§ WHAT YOU WILL DO
Copy the entries from the line with "Given the choices" through the end of the entries, and offset every coordinate in the answers by adding -88 to it. Leave all other text unchanged.

★ ★ ★

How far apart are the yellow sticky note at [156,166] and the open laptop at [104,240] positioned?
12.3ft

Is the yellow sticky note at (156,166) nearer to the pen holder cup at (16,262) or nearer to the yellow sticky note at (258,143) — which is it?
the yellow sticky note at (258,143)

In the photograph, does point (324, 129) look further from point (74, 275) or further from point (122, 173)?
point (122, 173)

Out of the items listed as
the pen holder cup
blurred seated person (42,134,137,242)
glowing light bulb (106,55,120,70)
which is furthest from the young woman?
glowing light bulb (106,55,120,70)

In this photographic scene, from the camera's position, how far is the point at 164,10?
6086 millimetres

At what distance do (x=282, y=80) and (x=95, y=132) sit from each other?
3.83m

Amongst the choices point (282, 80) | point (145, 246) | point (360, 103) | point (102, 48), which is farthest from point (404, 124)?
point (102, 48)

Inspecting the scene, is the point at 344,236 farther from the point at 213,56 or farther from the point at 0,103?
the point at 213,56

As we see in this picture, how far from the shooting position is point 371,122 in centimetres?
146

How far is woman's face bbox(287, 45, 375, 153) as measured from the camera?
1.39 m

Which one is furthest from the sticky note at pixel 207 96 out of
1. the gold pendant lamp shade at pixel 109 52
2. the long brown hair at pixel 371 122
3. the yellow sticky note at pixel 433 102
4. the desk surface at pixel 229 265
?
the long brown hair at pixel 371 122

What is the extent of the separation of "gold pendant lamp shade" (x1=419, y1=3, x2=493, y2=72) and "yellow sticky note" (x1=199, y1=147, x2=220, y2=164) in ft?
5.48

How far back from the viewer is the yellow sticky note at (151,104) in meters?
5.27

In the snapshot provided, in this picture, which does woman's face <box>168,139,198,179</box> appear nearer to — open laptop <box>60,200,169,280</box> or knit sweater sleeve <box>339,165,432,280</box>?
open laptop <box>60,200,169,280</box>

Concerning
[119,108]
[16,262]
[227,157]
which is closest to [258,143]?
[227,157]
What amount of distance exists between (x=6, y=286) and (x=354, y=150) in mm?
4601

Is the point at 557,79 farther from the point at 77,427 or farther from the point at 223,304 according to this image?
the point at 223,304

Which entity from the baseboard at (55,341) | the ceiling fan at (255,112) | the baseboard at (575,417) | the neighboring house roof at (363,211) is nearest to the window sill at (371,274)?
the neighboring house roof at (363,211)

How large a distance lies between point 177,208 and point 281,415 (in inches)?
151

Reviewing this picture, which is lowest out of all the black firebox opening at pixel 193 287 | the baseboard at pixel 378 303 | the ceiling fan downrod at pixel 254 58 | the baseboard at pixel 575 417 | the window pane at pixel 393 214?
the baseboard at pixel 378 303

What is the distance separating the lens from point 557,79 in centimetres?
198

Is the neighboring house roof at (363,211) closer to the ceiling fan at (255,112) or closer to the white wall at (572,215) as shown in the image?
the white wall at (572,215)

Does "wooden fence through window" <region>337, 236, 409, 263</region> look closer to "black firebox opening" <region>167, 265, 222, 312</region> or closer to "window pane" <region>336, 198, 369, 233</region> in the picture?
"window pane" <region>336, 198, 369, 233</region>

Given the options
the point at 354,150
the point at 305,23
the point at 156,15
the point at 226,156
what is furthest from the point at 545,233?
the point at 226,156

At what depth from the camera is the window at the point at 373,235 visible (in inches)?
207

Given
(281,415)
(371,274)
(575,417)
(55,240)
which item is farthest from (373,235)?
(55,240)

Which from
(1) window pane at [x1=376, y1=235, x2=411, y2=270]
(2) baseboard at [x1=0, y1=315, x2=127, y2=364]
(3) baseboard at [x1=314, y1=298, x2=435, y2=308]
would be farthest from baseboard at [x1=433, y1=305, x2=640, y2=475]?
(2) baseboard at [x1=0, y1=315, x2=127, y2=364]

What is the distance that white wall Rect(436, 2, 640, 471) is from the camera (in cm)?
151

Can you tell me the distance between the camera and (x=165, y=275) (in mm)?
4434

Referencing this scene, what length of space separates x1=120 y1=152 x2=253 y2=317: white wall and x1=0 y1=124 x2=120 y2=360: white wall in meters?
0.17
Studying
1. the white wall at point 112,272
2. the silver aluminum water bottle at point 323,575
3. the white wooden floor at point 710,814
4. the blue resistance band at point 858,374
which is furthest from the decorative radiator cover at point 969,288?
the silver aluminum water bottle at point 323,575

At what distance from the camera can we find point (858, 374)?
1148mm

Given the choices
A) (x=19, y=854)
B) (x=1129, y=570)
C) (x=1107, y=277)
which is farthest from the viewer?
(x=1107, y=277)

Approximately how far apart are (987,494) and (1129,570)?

★ ★ ★

§ SOLUTION TO THIS PROBLEM
Given the choices
A) (x=19, y=854)
B) (x=1129, y=570)
C) (x=1107, y=277)
which is farthest from the viewer?
(x=1019, y=189)

Approximately how far apart are (987,494) and (1129,570)?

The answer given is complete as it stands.